**Extract to read**:
-.-.-
DO not confuse York Theatre Royal resident artist Gus Gowland’s musical premiere, Mayflies, with Peter Mackie Burns’s 2022 television drama of the same name.

“That series was based on an Andrew O’Hagan’s novel that came out in 2017, but my title is taken from an insect that’s been around since before humanity!” says Gus, whose musical tracks the romantic relationship of May and Fly from first flourish to final goodbye.

“When I started this musical, I didn’t know that the TV series would be coming out when it did, but I did then read the synopsis – and it’s very different from mine! I don’t know what I’d have done if I’d been asked to change the title as the whole point was matching the characteristics of the mayfly,” says Gus.

“It is true that predominantly mayflies live for only 24 hours but they have a gestation period that can last for two years, and that felt like a good metaphor for meeting online, then meeting in person for one night, and then the morning after.

“What happens in Mayflies is that after swiping right, left, up and down across the dating apps, May and Fly begin a tentative conversation. Over time, their romance grows into something real, something special. Then they meet!”

Watching a documentary on riverbanks triggered the musical. “I love rivers for some reason,” says composer, lyricist, songwriter and playwright Gus, who moved to York in 2019 after his partner was appointed chief executive officer of Rural Arts in Thirsk.

“Anyway, there was a section on mayflies and that’s what piqued my interest. That incubation period, which I didn’t know about before then, struck me as really interesting when we only know about the mayfly’s fleeting life, but nothing about that earlier period. I watched it last summer, so the musical has been incredibly quick in arriving.

“It would be nice if I could invest Mayflies with a longer life than a mayfly has, and it’s been brilliant for me that York Theatre Royal has had faith in me to stage this premiere as it’s so important to support new work.”

Running at the Theatre Royal from April 28 to May 13 under the direction of Tania Azevedo, the world premiere of Mayflies will feature alternating configurations of three actors performing the two roles in each performance: Nuno Queimado playing May, Emma Thornett, Fly, and Rumi Sutton either May or Fly.

Another production could have a different gender balance, but however it plays, each pairing is designed to give a different perspective on the relationships within this contemporary love story.

“I was really excited by the challenge of writing something that could be played by pretty much anyone, regardless of age, race, gender, sexuality,” says Gus. 

“As an audience, we bring so much of ourselves and our understanding of the world to the things we see, so I wanted to explore what happens when we see the exact same love story told by different people – how would the dynamics change? Which moments would hit harder in each telling?
-.-.-
Short descriptive captions
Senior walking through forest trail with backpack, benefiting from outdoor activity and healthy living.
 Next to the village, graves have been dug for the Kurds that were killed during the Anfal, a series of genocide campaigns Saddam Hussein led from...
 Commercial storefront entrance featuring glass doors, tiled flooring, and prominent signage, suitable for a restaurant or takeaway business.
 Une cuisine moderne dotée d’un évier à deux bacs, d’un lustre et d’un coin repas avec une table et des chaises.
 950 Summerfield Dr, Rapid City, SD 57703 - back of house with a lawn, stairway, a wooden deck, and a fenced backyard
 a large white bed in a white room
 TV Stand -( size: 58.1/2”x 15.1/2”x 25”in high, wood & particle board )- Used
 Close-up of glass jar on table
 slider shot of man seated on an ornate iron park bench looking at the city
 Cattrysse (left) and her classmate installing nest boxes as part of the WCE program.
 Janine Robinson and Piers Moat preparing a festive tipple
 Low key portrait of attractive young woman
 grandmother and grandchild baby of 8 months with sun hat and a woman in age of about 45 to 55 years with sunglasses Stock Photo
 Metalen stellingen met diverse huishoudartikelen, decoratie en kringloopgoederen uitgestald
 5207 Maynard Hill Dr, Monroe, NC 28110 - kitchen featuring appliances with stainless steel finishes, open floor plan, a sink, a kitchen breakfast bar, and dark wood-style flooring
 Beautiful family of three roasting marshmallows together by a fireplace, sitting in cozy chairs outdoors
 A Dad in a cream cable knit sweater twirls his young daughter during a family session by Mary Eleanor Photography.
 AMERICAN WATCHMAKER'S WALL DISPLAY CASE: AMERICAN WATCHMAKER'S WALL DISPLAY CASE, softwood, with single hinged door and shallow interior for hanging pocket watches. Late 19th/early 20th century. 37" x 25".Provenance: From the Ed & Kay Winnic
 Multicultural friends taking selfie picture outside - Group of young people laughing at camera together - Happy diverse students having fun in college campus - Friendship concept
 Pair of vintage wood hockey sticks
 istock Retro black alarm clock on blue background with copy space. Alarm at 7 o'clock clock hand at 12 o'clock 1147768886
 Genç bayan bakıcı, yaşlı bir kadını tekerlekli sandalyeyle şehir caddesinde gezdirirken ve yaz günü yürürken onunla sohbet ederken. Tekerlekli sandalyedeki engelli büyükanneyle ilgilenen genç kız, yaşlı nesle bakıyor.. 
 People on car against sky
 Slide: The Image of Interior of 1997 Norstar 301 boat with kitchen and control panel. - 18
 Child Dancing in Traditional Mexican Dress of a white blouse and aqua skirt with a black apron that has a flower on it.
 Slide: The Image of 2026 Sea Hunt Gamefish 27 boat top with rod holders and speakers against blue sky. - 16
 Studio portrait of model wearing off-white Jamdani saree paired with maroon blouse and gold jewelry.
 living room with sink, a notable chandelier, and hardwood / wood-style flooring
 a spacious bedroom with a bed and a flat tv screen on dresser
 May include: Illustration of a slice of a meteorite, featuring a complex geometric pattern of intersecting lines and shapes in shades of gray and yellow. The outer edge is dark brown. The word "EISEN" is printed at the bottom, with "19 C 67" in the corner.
-.-.-
**Explore the material**:
- a) Retype the Mayflies article, everything from "Running at the" down to "May or Fly.".
- b) List every person named in the Mayflies article, leaving out the characters May and Fly.
The rows are not needed for anything here.

**Completed exercise**:
- a)
Running at the Theatre Royal from April 28 to May 13 under the direction of Tania Azevedo, the world premiere of Mayflies will feature alternating configurations of three actors performing the two roles in each performance: Nuno Queimado playing May, Emma Thornett, Fly, and Rumi Sutton either May or Fly.

- b)
Gus Gowland
Peter Mackie Burns
Andrew O'Hagan
Tania Azevedo
Nuno Queimado
Emma Thornett
Rumi Sutton